Which one of the following is the correct dimensional formula for the capacitance in F ? M, L, T and C stand for unit of mass, length, time and charge,

The dimensional formula for capacitance in farads (F) can be derived using the definition of capacitance. Capacitance $$C$$ is given by the formula:

$$ C = \frac{Q}{V} $$

where $$Q$$ is the charge and $$V$$ is the potential difference.

Charge $$Q$$ has the dimension $$[C]$$, so:

$$ [Q] = [C] $$

Potential difference $$V$$ is defined as work done per unit charge:

$$ V = \frac{W}{Q} $$

where $$W$$ is work done. Work done $$W$$ is force multiplied by displacement:

$$ W = F \cdot d $$

Force $$F$$ is mass times acceleration:

$$ F = m \cdot a $$

Acceleration $$a$$ has dimension $$[LT^{-2}]$$, so force $$F$$ has dimension:

$$ [F] = [M] \cdot [LT^{-2}] = [MLT^{-2}] $$

Displacement $$d$$ has dimension $$[L]$$, so work done $$W$$ has dimension:

$$ [W] = [F] \cdot [d] = [MLT^{-2}] \cdot [L] = [ML^2T^{-2}] $$

Therefore, potential difference $$V$$ has dimension:

$$ [V] = \frac{[W]}{[Q]} = \frac{[ML^2T^{-2}]}{[C]} = [ML^2T^{-2}C^{-1}] $$

Now, capacitance $$C$$ is:

$$ [C] = \frac{[Q]}{[V]} = \frac{[C]}{[ML^2T^{-2}C^{-1}]} $$

Simplifying the expression:

$$ [C] = [C] \times \frac{1}{[ML^2T^{-2}C^{-1}]} = [C] \times [M^{-1}L^{-2}T^{2}C] = [C^{1} \cdot C^{1}] \times [M^{-1}L^{-2}T^{2}] = [C^{2}M^{-1}L^{-2}T^{2}] $$

Thus, the dimensional formula for capacitance is $$[C^{2}M^{-1}L^{-2}T^{2}]$$.

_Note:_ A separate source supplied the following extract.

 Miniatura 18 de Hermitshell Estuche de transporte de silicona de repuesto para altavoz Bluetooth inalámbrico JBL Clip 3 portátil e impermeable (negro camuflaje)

Comparing with the options:

• A. $$[F]=[C^{2}M^{-1}L^{-2}T^{2}]$$
• B. $$[F]=[C^{2}M^{-2}L^{2}T^{2}]$$
• C. $$[F]=[CM^{-2}L^{-2}T^{-2}]$$
• D. $$[F]=[CM^{-1}L^{-2}T^{2}]$$

Option A matches the derived dimensional formula.

Therefore, the correct answer is A.